PROBLEM REQUIREMENTS:
Copy each of the rows below word for word. Omit the pictures from your copy.

── ENTRIES SUPPLIED ──

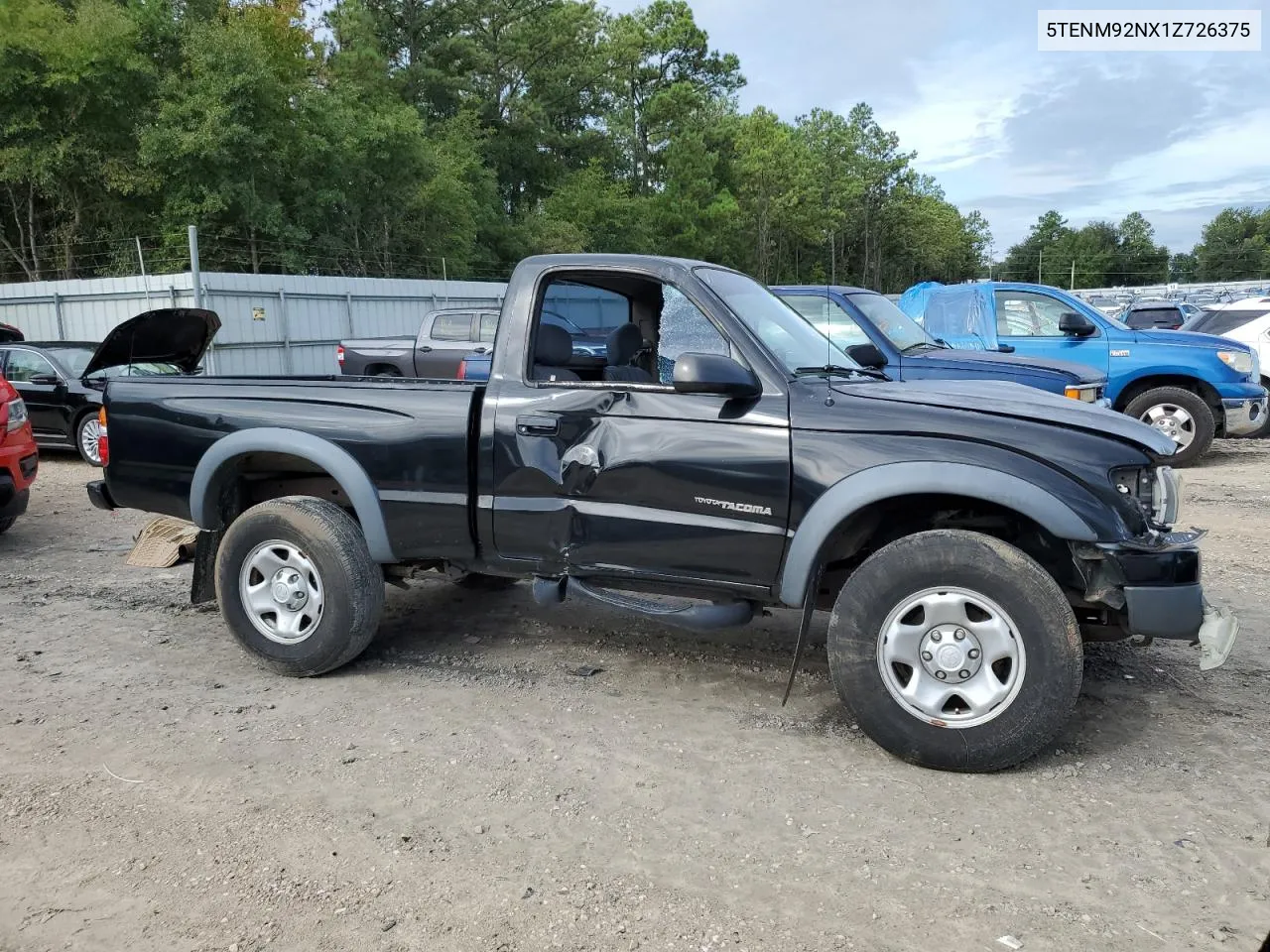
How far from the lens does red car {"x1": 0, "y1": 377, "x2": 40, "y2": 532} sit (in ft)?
23.6

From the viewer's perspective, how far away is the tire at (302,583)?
180 inches

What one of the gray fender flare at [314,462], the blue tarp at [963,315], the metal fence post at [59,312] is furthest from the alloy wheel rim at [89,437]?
the blue tarp at [963,315]

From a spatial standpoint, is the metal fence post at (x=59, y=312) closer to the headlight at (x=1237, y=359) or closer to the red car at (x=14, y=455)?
the red car at (x=14, y=455)

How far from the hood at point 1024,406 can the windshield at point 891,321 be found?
4.09 metres

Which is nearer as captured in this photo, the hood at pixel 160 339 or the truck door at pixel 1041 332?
the hood at pixel 160 339

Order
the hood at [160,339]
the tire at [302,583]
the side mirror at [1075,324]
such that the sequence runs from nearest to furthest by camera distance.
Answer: the tire at [302,583]
the hood at [160,339]
the side mirror at [1075,324]

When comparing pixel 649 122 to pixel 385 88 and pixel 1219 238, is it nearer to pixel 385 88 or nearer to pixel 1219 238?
pixel 385 88

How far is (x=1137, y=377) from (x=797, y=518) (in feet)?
26.2

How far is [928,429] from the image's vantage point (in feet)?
12.1

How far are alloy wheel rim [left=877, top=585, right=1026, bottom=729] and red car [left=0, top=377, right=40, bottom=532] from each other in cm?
656

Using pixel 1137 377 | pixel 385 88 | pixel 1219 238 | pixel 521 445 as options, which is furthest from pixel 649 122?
pixel 1219 238

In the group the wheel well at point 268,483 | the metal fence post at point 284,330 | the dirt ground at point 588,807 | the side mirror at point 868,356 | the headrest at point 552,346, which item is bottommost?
the dirt ground at point 588,807

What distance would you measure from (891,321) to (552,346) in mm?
4873

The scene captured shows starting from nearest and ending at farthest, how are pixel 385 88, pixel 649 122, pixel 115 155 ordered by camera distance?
pixel 115 155 < pixel 385 88 < pixel 649 122
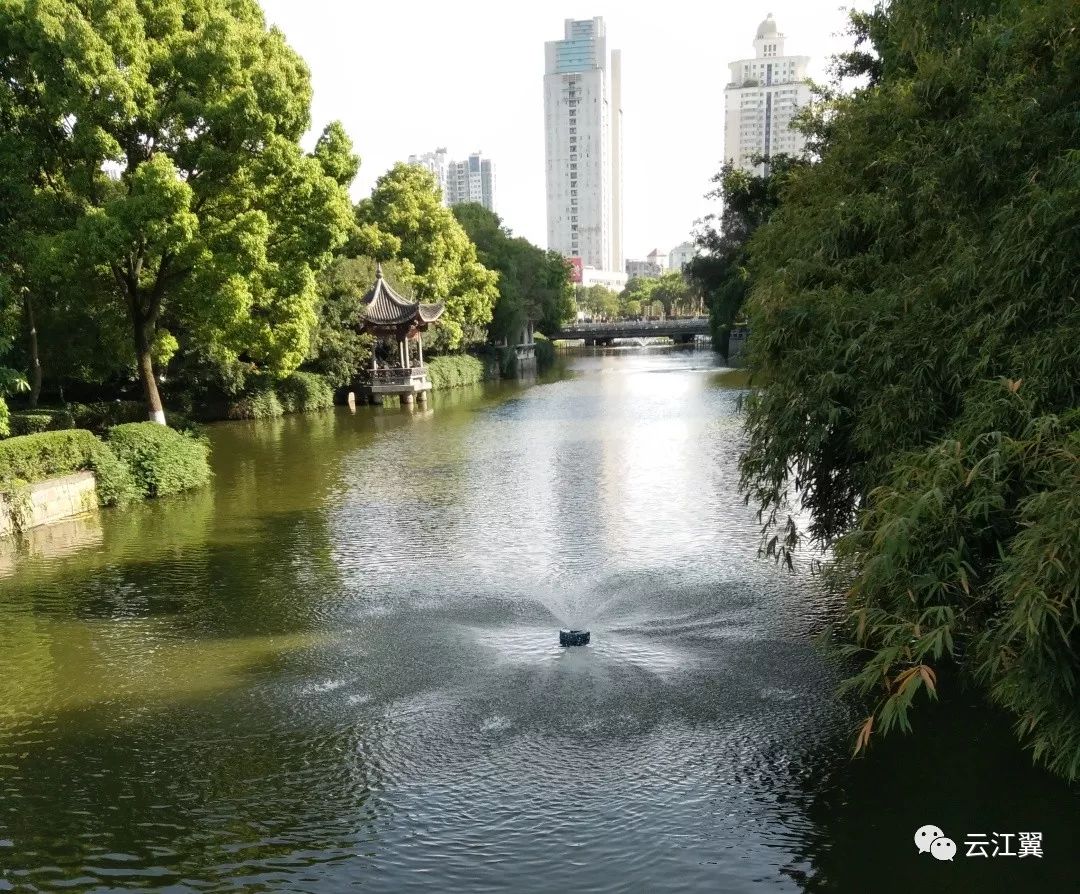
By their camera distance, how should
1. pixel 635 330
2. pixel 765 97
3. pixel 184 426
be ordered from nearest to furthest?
pixel 184 426 → pixel 635 330 → pixel 765 97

───

OUTPUT BELOW:
How far from the lens does red car {"x1": 0, "y1": 377, "x2": 40, "y2": 532} sit (in ft)?
23.6

From the viewer's perspective, how far away is the tire at (302,583)?
180 inches

What one of the gray fender flare at [314,462], the blue tarp at [963,315], the metal fence post at [59,312] is furthest from the alloy wheel rim at [89,437]?
the blue tarp at [963,315]

From a spatial standpoint, is the metal fence post at (x=59, y=312) closer to the headlight at (x=1237, y=359) or closer to the red car at (x=14, y=455)?
the red car at (x=14, y=455)

How far from the hood at point 1024,406 can the windshield at point 891,321 be found?
4.09 metres

Which is nearer as captured in this photo, the hood at pixel 160 339 or the truck door at pixel 1041 332?
the hood at pixel 160 339

Order
the hood at [160,339]
the tire at [302,583]
the side mirror at [1075,324]
such that the sequence runs from nearest to furthest by camera distance.
Answer: the tire at [302,583]
the hood at [160,339]
the side mirror at [1075,324]

When comparing pixel 649 122 to pixel 385 88 and pixel 1219 238, is it nearer to pixel 385 88 or nearer to pixel 1219 238?
pixel 385 88

How far is (x=1137, y=377) from (x=797, y=518) (in feet)?
26.2

How far is [928,429] from the image's vantage point (in feet)?
12.1

How far are alloy wheel rim [left=877, top=585, right=1026, bottom=729] and red car [left=0, top=377, right=40, bottom=532] from each other in cm?
656

Using pixel 1137 377 | pixel 385 88 | pixel 1219 238 | pixel 521 445 as options, which is furthest from pixel 649 122?
pixel 1219 238

In the group the wheel well at point 268,483 | the metal fence post at point 284,330 | the dirt ground at point 588,807 | the side mirror at point 868,356 | the headrest at point 552,346, which item is bottommost?
the dirt ground at point 588,807

What distance would you measure from (891,321) to (552,346) in mm?
4873

The scene captured shows starting from nearest and ending at farthest, how are pixel 385 88, pixel 649 122, pixel 115 155 ordered by camera distance?
pixel 115 155 < pixel 385 88 < pixel 649 122
By their camera distance, how should
1. pixel 635 330
2. pixel 765 97
3. pixel 184 426
be ordered from nearest to furthest?
pixel 184 426 → pixel 635 330 → pixel 765 97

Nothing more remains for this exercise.